[Collection entries]
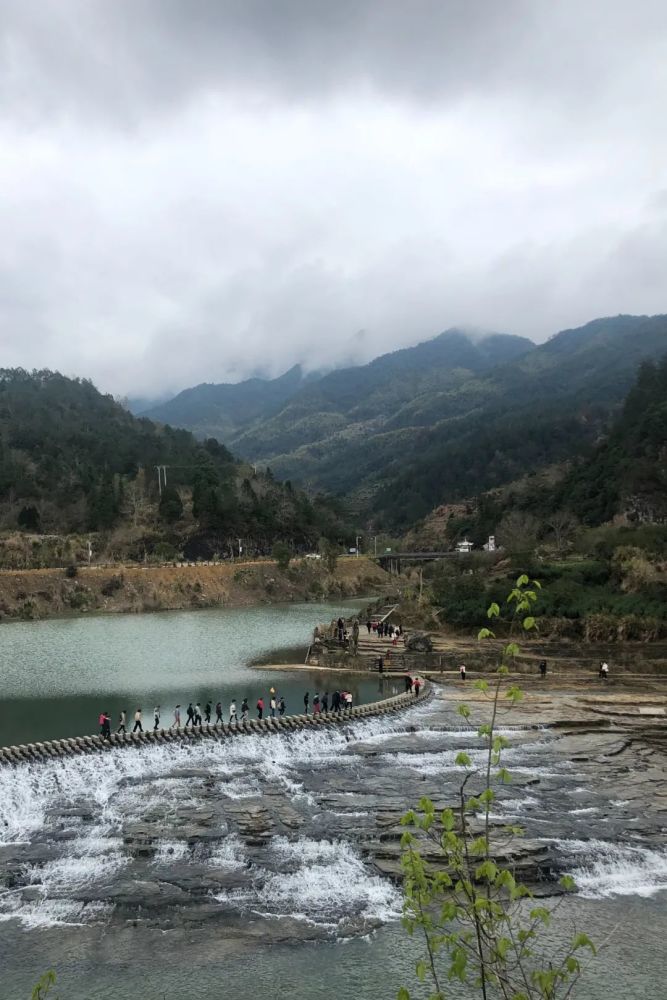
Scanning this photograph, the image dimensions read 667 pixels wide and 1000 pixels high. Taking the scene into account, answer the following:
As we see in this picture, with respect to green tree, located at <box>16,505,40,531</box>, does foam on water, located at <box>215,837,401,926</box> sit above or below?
below

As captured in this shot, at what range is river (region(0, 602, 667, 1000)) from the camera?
50.0ft

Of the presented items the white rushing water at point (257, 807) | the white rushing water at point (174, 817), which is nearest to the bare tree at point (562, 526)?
the white rushing water at point (257, 807)

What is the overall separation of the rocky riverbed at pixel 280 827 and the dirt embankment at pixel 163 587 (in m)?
54.9

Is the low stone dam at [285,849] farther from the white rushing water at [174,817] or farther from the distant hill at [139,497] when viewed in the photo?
the distant hill at [139,497]

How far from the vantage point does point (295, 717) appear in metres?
30.6

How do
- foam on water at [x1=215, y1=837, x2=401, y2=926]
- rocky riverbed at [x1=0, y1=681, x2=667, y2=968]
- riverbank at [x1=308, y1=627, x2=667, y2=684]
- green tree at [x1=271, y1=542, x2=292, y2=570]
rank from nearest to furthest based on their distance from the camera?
1. rocky riverbed at [x1=0, y1=681, x2=667, y2=968]
2. foam on water at [x1=215, y1=837, x2=401, y2=926]
3. riverbank at [x1=308, y1=627, x2=667, y2=684]
4. green tree at [x1=271, y1=542, x2=292, y2=570]

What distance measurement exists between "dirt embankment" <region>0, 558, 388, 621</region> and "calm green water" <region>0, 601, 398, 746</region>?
268 inches

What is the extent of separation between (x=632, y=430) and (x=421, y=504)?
77637 millimetres

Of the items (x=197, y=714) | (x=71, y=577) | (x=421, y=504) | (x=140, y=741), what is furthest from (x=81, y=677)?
(x=421, y=504)

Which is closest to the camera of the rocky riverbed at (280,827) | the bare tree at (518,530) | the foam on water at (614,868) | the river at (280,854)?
the river at (280,854)

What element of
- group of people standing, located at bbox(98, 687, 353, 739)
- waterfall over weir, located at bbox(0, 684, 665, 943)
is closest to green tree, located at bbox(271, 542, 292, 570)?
group of people standing, located at bbox(98, 687, 353, 739)

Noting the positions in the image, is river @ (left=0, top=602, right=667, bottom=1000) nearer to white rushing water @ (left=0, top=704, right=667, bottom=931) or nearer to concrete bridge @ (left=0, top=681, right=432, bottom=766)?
white rushing water @ (left=0, top=704, right=667, bottom=931)

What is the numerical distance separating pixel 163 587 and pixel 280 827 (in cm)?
6494

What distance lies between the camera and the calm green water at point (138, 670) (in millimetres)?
35781
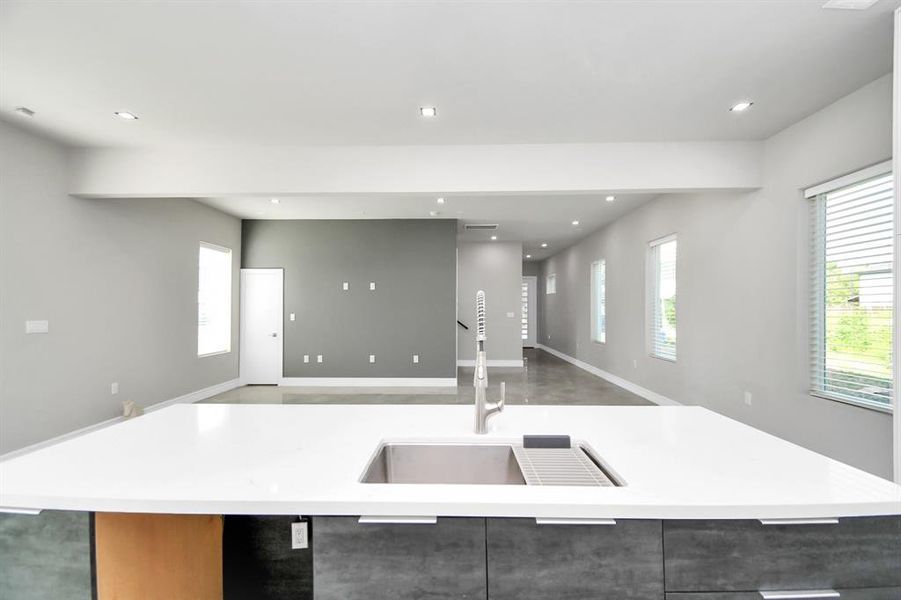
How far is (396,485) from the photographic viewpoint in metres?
0.93

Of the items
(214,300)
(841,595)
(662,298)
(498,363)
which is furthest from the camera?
(498,363)

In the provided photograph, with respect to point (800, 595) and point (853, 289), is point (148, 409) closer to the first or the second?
point (800, 595)

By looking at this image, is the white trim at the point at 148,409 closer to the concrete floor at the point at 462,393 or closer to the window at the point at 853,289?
the concrete floor at the point at 462,393

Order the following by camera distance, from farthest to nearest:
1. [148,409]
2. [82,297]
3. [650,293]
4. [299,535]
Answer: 1. [650,293]
2. [148,409]
3. [82,297]
4. [299,535]

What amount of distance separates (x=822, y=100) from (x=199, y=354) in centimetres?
715

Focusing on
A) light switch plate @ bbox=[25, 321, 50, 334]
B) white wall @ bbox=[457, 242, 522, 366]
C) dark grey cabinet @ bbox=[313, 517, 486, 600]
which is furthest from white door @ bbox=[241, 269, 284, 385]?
dark grey cabinet @ bbox=[313, 517, 486, 600]

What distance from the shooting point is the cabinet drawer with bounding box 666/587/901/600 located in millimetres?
841

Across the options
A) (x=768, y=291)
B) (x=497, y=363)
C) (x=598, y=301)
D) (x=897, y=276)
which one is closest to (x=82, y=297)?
(x=897, y=276)

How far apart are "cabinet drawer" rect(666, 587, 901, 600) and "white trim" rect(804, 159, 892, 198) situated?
2.88 metres

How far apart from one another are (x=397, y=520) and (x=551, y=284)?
1099cm

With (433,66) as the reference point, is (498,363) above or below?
below

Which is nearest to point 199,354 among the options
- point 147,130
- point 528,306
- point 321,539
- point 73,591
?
point 147,130

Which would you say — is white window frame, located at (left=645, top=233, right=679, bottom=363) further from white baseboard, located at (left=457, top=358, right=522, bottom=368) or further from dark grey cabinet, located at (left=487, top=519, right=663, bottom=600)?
A: dark grey cabinet, located at (left=487, top=519, right=663, bottom=600)

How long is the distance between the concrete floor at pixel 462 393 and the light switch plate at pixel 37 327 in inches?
69.2
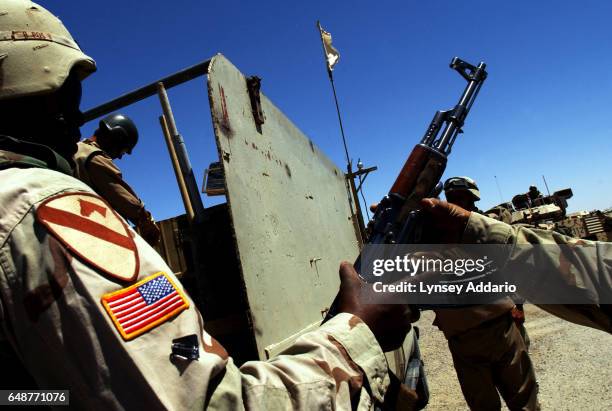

> [TASK TO COMPLETE] Could you repeat all of these rows above verbatim, but without the pictures?

> [SOLUTION TO THIS EXERCISE]
Scanning this photograph, the image dimensions read 667 pixels wide and 1000 pixels high. Taking the scene into account, answer the following:
As we see in this picture, with respect to green tree, located at <box>16,505,40,531</box>, does foam on water, located at <box>215,837,401,926</box> sit above or below?
below

As captured in this shot, at what range is river (region(0, 602, 667, 1000)) from the camera?
50.0ft

Of the presented items the white rushing water at point (257, 807) | the white rushing water at point (174, 817), which is nearest to the bare tree at point (562, 526)?
the white rushing water at point (257, 807)

What is the overall separation of the rocky riverbed at pixel 280 827 and the dirt embankment at pixel 163 587 (in m)?
54.9

Is the low stone dam at [285,849] farther from the white rushing water at [174,817] or farther from the distant hill at [139,497] when viewed in the photo?
the distant hill at [139,497]

How far from the vantage point does point (295, 717) appear in metres?
30.6

How do
- foam on water at [x1=215, y1=837, x2=401, y2=926]
- rocky riverbed at [x1=0, y1=681, x2=667, y2=968]
- riverbank at [x1=308, y1=627, x2=667, y2=684]
- green tree at [x1=271, y1=542, x2=292, y2=570]
rank from nearest to furthest based on their distance from the camera?
1. rocky riverbed at [x1=0, y1=681, x2=667, y2=968]
2. foam on water at [x1=215, y1=837, x2=401, y2=926]
3. riverbank at [x1=308, y1=627, x2=667, y2=684]
4. green tree at [x1=271, y1=542, x2=292, y2=570]

What distance measurement exists between "dirt embankment" <region>0, 558, 388, 621</region> and "calm green water" <region>0, 601, 398, 746</region>?
268 inches

What is the extent of separation between (x=632, y=430) and (x=421, y=504)?
77637 millimetres

Of the items (x=197, y=714) | (x=71, y=577) | (x=421, y=504) | (x=140, y=741), what is furthest from (x=81, y=677)?
(x=421, y=504)

Which is closest to the camera of the rocky riverbed at (280,827) | the bare tree at (518,530) | the foam on water at (614,868) | the river at (280,854)?
the river at (280,854)

What element of
- group of people standing, located at bbox(98, 687, 353, 739)
- waterfall over weir, located at bbox(0, 684, 665, 943)
is closest to green tree, located at bbox(271, 542, 292, 570)?
group of people standing, located at bbox(98, 687, 353, 739)

Noting the positions in the image, is river @ (left=0, top=602, right=667, bottom=1000) nearer to white rushing water @ (left=0, top=704, right=667, bottom=931) or nearer to concrete bridge @ (left=0, top=681, right=432, bottom=766)?
white rushing water @ (left=0, top=704, right=667, bottom=931)

What is the numerical distance separating pixel 163 587 and pixel 280 827 (in cm)?
6494

What distance lies between the camera and the calm green water at point (138, 670) (in millimetres)?
35781
How far is (396,485) from the photographic viewpoint in metres?
0.93

Of the items
(214,300)
(841,595)
(662,298)
(498,363)
which is furthest from the camera?
(498,363)

In the provided photograph, with respect to point (800, 595) and point (853, 289), is point (148, 409) closer to the first or the second?
point (800, 595)

By looking at this image, is the white trim at the point at 148,409 closer to the concrete floor at the point at 462,393 or closer to the window at the point at 853,289?
the concrete floor at the point at 462,393

Order the following by camera distance, from farthest to nearest:
1. [148,409]
2. [82,297]
3. [650,293]
4. [299,535]
Answer: 1. [650,293]
2. [148,409]
3. [82,297]
4. [299,535]

What amount of distance separates (x=822, y=100) from (x=199, y=354) in centimetres?
715

Focusing on
A) light switch plate @ bbox=[25, 321, 50, 334]
B) white wall @ bbox=[457, 242, 522, 366]
C) dark grey cabinet @ bbox=[313, 517, 486, 600]
which is furthest from white door @ bbox=[241, 269, 284, 385]?
dark grey cabinet @ bbox=[313, 517, 486, 600]

What distance from the shooting point is the cabinet drawer with bounding box 666/587/901/600 located in millimetres?
841

Across the options
A) (x=768, y=291)
B) (x=497, y=363)
C) (x=598, y=301)
D) (x=897, y=276)
which one is closest to (x=82, y=297)?
(x=897, y=276)

How far apart are "cabinet drawer" rect(666, 587, 901, 600) and "white trim" rect(804, 159, 892, 198) situated?
2.88 metres

How far apart from one another are (x=397, y=520) and (x=551, y=284)?
1099cm

With (433,66) as the reference point, is (498,363) above or below?
below

Which is nearest to point 199,354 among the options
- point 147,130
- point 528,306
- point 321,539
- point 73,591
?
point 147,130

Which would you say — is white window frame, located at (left=645, top=233, right=679, bottom=363) further from white baseboard, located at (left=457, top=358, right=522, bottom=368) or further from dark grey cabinet, located at (left=487, top=519, right=663, bottom=600)?
A: dark grey cabinet, located at (left=487, top=519, right=663, bottom=600)

How long is the distance between the concrete floor at pixel 462 393 and the light switch plate at pixel 37 327 in inches?
69.2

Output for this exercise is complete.